* **Exercise description**
Every line below that has the string "wildlife" needs to be copied.

Collected data entries
________________________
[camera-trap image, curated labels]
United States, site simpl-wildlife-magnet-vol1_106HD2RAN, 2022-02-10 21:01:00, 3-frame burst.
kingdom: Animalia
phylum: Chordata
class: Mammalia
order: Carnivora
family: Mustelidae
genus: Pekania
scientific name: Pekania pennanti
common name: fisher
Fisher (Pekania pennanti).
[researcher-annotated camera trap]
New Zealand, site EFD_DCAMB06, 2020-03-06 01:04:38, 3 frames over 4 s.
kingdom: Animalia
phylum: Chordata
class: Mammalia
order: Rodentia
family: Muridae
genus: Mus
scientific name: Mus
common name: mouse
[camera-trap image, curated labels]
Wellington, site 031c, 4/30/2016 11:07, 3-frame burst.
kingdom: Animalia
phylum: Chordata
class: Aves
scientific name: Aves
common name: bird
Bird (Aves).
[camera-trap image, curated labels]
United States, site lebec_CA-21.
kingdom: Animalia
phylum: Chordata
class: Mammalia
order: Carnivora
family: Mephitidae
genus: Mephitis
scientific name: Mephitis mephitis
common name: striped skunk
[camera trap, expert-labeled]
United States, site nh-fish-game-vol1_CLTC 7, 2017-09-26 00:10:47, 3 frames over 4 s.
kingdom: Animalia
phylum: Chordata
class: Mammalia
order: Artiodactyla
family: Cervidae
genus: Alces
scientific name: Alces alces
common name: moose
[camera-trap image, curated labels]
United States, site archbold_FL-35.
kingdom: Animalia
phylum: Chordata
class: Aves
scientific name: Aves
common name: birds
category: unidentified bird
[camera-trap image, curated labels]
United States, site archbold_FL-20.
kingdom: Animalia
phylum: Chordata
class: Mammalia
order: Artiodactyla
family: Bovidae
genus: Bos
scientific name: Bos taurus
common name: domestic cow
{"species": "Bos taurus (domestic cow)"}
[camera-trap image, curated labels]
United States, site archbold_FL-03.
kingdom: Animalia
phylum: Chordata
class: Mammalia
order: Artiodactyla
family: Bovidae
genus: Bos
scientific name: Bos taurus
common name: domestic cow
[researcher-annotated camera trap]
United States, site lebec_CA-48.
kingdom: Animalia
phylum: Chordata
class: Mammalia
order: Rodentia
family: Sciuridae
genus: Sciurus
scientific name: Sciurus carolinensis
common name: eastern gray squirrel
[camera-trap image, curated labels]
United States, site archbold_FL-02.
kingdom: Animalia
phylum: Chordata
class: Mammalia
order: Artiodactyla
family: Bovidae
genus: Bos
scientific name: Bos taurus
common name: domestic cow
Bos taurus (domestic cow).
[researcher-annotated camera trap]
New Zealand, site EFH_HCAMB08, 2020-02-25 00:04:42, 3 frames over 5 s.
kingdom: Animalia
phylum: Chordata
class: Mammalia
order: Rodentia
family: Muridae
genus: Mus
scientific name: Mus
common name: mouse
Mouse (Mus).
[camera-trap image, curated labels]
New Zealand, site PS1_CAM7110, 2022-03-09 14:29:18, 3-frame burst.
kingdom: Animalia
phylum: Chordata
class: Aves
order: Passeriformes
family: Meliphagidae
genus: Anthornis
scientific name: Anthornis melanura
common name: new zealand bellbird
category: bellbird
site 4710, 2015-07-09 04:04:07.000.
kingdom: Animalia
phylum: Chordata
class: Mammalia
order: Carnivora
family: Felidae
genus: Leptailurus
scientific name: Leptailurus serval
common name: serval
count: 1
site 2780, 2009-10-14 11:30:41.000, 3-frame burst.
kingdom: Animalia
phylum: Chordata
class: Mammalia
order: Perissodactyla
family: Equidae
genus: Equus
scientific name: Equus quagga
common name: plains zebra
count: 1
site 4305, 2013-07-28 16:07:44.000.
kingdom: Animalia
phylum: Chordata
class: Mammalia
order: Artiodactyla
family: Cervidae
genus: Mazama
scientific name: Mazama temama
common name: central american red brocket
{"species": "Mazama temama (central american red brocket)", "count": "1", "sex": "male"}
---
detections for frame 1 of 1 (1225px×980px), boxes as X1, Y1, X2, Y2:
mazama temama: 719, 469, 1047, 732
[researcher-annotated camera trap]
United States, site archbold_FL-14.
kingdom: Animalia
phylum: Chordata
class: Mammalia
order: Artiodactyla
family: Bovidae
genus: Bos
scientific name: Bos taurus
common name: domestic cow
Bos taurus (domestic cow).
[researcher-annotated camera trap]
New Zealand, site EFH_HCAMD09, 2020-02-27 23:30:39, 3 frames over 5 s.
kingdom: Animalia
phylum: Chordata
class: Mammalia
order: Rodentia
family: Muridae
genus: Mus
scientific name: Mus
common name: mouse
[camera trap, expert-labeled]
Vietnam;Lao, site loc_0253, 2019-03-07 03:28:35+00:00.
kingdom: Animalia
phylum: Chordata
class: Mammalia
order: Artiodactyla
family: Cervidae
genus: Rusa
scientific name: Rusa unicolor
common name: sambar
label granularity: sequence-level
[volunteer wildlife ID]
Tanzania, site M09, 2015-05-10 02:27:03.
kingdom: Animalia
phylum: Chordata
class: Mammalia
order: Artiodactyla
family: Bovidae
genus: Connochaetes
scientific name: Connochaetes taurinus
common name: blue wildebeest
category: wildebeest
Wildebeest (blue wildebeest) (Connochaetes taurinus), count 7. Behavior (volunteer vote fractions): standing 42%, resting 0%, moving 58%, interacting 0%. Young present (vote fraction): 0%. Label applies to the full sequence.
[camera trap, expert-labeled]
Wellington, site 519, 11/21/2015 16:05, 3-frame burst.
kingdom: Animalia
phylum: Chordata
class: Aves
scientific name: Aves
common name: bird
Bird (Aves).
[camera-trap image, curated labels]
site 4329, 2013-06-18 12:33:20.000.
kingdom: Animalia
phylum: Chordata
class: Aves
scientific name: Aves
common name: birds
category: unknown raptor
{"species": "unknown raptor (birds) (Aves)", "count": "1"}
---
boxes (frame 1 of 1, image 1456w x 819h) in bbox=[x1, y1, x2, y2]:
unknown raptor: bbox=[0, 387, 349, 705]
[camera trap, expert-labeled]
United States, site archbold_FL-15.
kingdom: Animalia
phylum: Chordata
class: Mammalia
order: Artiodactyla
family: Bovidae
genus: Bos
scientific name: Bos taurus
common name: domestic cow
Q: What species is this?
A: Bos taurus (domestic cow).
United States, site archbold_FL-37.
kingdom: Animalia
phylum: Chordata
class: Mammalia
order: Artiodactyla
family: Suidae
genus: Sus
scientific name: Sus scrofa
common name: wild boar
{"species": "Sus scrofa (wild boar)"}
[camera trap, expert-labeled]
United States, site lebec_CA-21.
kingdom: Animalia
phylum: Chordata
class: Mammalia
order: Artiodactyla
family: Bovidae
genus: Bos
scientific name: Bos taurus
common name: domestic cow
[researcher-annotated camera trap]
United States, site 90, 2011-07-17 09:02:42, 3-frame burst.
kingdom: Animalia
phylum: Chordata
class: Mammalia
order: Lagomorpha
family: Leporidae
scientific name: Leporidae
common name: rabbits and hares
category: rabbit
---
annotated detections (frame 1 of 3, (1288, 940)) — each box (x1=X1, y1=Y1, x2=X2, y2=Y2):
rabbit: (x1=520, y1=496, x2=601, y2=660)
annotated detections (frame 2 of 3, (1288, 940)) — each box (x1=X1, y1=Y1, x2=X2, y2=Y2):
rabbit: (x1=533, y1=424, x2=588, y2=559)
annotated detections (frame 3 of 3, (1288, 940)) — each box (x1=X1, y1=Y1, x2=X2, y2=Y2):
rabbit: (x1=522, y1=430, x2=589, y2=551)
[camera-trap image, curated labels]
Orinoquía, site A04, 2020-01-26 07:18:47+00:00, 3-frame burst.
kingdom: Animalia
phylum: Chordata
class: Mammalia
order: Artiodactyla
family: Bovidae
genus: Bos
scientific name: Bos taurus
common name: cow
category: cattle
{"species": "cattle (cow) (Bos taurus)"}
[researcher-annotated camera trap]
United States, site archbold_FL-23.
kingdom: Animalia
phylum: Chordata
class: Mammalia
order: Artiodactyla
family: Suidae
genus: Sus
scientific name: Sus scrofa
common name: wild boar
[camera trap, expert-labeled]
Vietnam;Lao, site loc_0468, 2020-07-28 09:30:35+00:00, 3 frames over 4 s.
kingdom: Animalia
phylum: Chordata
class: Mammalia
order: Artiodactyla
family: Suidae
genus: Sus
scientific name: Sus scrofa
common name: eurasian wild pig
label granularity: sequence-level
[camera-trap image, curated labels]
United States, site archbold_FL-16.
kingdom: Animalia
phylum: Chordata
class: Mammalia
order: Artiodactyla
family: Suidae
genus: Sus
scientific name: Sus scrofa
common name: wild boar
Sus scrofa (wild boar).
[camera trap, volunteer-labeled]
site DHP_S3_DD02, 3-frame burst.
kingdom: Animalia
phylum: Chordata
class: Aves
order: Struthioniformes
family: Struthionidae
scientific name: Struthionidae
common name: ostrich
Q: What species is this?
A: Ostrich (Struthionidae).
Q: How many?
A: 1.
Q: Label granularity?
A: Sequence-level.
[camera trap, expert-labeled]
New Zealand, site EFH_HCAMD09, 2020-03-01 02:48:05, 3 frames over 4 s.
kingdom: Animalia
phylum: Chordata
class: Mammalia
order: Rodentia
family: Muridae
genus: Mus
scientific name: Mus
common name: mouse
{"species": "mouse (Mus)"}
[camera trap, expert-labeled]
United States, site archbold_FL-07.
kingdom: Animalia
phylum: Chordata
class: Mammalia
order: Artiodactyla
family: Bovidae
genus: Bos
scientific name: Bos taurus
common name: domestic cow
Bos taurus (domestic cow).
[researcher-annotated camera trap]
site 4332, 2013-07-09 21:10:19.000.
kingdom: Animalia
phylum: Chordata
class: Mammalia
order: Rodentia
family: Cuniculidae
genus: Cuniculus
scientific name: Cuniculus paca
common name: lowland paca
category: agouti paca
________________________
* **Result**
United States, site simpl-wildlife-magnet-vol1_106HD2RAN, 2022-02-10 21:01:00, 3-frame burst.
[volunteer wildlife ID]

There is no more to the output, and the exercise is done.